Prompt A: From the Jason Gore press conference transcript, write out the passage that begins at the words "Q. After such" and stops after the words "a switch on.".
Prompt B:
For each statement below, answer yes or no depending on whether the Jason Gore press conference transcript supports it, and quote the deciding words from the transcript.
(i) Gore says he is now fully healthy.
(ii) Gore says he always plays better in June.
(iii) Gore says the only thing he can really control tomorrow is his final putt.
Prompt C:
Answer these questions from the Jason Gore press conference transcript, writing each answer on its own line with the matching mark.
(i) Gore is the defending champion of which event?
(ii) Which injury does Gore say he favored?
(iii) Whom does Gore say he talked to about trying to be something he is not?

Document excerpt:
FARMINGTON, PENNSYLVANIA

LAURY LIVSEY: We would like to welcome 84 Lumber Classic defending champion Jason Gore into the media center. You've had an interesting season, some injuries and some consistent play and some inconsistent play. Talk a little bit about your season.

JASON GORE: I think you summed it up perfectly. It's been pretty inconsistent. I've shown signs of being a decent player and I've shown signs of quickly making my way back to the Spanos Tour. But it's part of the learning process out here, and I think I favored my elbow injury, probably played a little bit more than I should have. Next year I'll know to take time off and get healthy, but now I'm back to 100 percent, and just if I can get my first round scores to be Friday, Saturday and Sundays, that would be good, and I might be back here in this room on Sunday.

Q. After such a whirlwind year last year, to do what you did from the Open on, you use that as kind of a building block, but is it tough, I don't want to say emotionally, to recapture that? You just don't throw a switch on.

JASON GORE: Yeah, you kind of can. You just really have to get out of your way and do it. I've been struggling trying to be something I'm not, and that's the worst part. I mean, I talked to Dr. Waddington about this, and he said you played pretty well last year just going out and having a good time instead of trying to be something that I'm not. I've just been trying to go out and be a, quote unquote, winner on the PGA TOUR, play like one of those guys and not be myself and shrug off some stuff that happens out there. I've been pretty hard on myself, and that's no way to play good golf.

I think that's just what I'm working on, just trying to go out and have a good time and understand that the bad shots are going to happen and the great shots are going to happen. If you don't let either of them get to you too much, you can go along and be able to concentrate on the shot you're hitting right now.

Q. So that's what you're trying to be?

JASON GORE: That's what I was trying to be. Now I'm just trying to be me again. Maybe that's why I always play better in September. It takes me that long to get it through my thick skull.

I'm going to tee it up tomorrow, and the only thing I can really control tomorrow is my first tee shot, and I'll find that one and hit the next one and go from there. The most important shot you have the most important shot you've ever hit in your life is the one you've got right now.

Entries supplied:
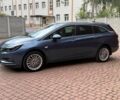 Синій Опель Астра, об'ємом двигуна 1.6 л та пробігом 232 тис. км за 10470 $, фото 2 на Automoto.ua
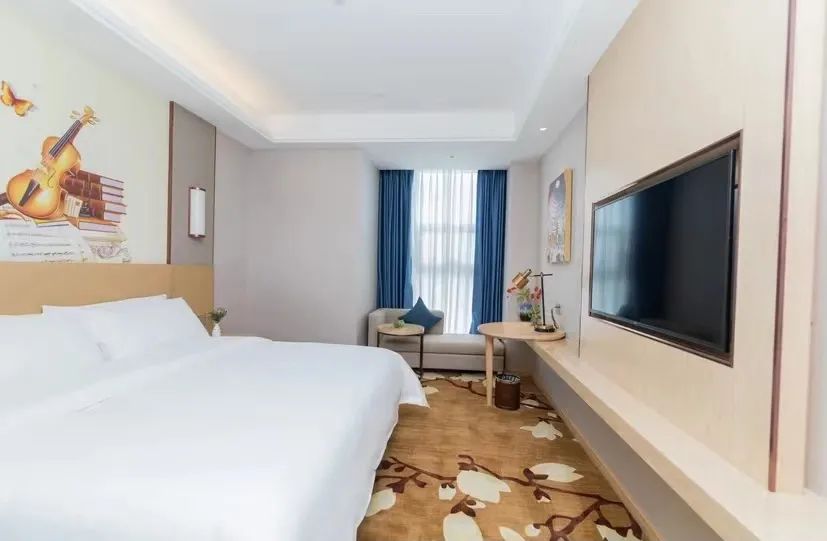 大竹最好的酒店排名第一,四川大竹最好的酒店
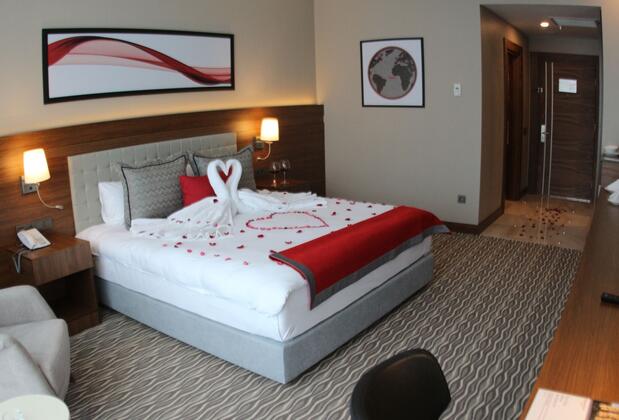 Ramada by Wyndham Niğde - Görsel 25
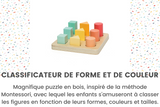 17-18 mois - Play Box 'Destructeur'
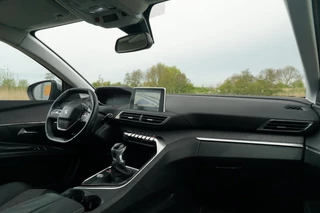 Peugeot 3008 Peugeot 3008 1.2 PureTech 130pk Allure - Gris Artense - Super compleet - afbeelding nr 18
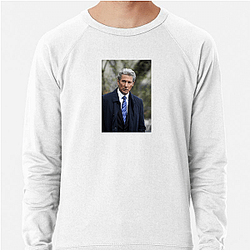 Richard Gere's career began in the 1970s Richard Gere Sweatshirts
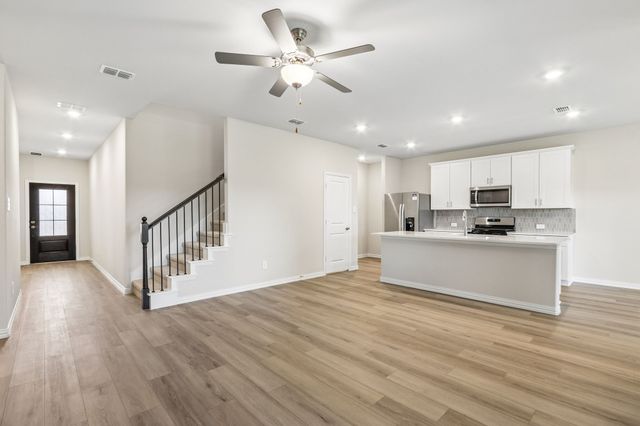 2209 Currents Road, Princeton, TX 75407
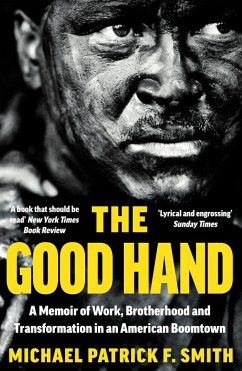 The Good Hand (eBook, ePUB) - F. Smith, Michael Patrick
==
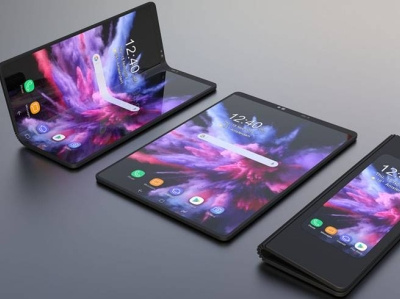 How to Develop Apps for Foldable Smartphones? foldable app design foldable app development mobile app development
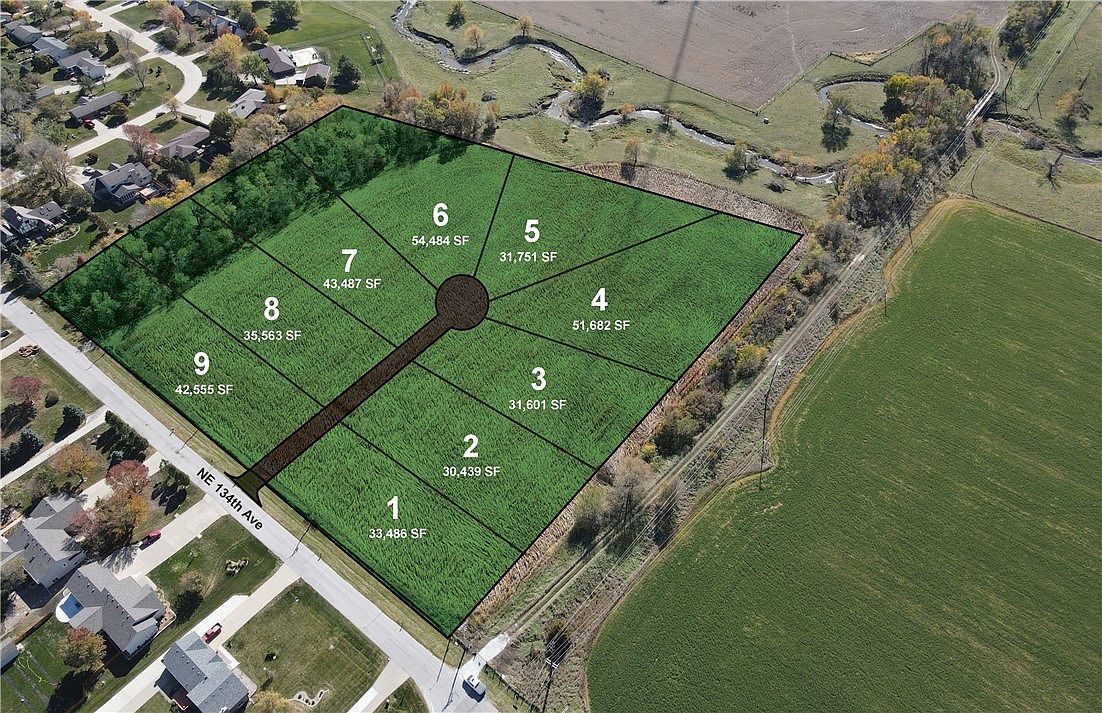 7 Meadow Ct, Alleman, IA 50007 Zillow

Response A:
Q. After such a whirlwind year last year, to do what you did from the Open on, you use that as kind of a building block, but is it tough, I don't want to say emotionally, to recapture that? You just don't throw a switch on.

Response B:
(i) Yes: "now I'm back to 100 percent"
(ii) No: "Maybe that's why I always play better in September."
(iii) No: "the only thing I can really control tomorrow is my first tee shot"

Response C:
(i) The 84 Lumber Classic
(ii) His elbow injury
(iii) Dr. Waddington